▶ **TESTO DI RIFERIMENTO**:

━━━━━━━━━━

Dici “duecentomila” e il professore Filippo Gravagno risponde: “Spaventoso”. Dice proprio così il docente di Pianificazione urbanistica dell’Università di Catania a proposito del numero di abitanti che, secondo lo Schema di massima del nuovo Piano regolatore di Belpasso (Ct) proposto dall’ex Giunta guidata da Carlo Caputo ed approvato dal Consiglio comunale nel 2015, sono insediabili in quel territorio.

Insediabili ovviamente in base al patrimonio edilizio esistente costruito in gran parte abusivamente negli ultimi deenni. Quindi a Belpasso (comune dove attualmente risiedono 28mila abitanti) teoricamente può stanziarsi una popolazione equivalente a quella di una grande città come Messina.

Belpasso vista dall’alto. Sopra: il professore Filippo Gravagno, docente di Pianficazione urbanistica all’Università di Catania

Professore, perché considera “spaventoso” questo dato?

“Perché non si doveva arrivare a una cifra del genere”.

Negli ultimi dieci anni Belpasso ha sviluppato una percentuale di abusivismo edilizio (233mila metri cubi di cemento) inferiore solo a Gela e a Palma di Montechiaro, ma superiore a tutti gli altri comuni dell’Isola, compresi addirittura Palermo, Catania e Messina.

“Per questo dico che bisognava intervenire a monte, impedendo che ci fosse uno sviluppo edilizio di queste dimensioni”.

Cosa si dovrebbe fare?

“Reinventarsi qualcosa”

Cosa?

“Tutte le attività commerciali dovrebbero essere necessariamente mantenute all’interno del tessuto urbano esistente, azzerare qualsiasi ipotesi di centro commerciale o di nuove aree commerciali fuori e quindi reinventare sistemi in cui l’Urban market diventi fondamentale”.

Cos’è l’Urban market?

“Delle strade e delle piazze attrezzate, all’interno delle nostre città, per consentire alle persone di potere trovare nei centri storici una pluralità di beni da acquistare”.

Come succedeva prima dell’insediamento dei centri commerciali?

“Esattamente. Dall’abbigliamento all’elettronica, dai libri al cibo, eccetera. Quello che un tempo c’era nelle nostre piazze, ora è profondamente in crisi: le attività commerciali stanno andando via, il centro storico si desertifica, l’antico patrimonio edilizio si depaupera”.

Nello Schema di massima questo è accennato?

━━━━━━━━━━

▶ **DATI DISPONIBILI**:

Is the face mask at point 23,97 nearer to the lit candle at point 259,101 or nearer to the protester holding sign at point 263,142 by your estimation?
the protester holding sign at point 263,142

━━━━━━━━━━

▶ **OBIETTIVO**:
Indica se ognuna di queste affermazioni concorda con l'intervista su Belpasso, rispondendo sì o no e citando le parole decisive del testo.
1. Attualmente a Belpasso risiedono 28mila abitanti.
2. Negli ultimi dieci anni Belpasso ha avuto più abusivismo edilizio di Gela.
3. Il professor Gravagno propone di aprire nuove aree commerciali fuori dal tessuto urbano esistente.
Il materiale non ha alcun legame con l'intervista su Belpasso.

▶ **SOLUZIONE**:
1. Sì: "comune dove attualmente risiedono 28mila abitanti".
2. No: "inferiore solo a Gela e a Palma di Montechiaro".
3. No: "azzerare qualsiasi ipotesi di centro commerciale o di nuove aree commerciali fuori".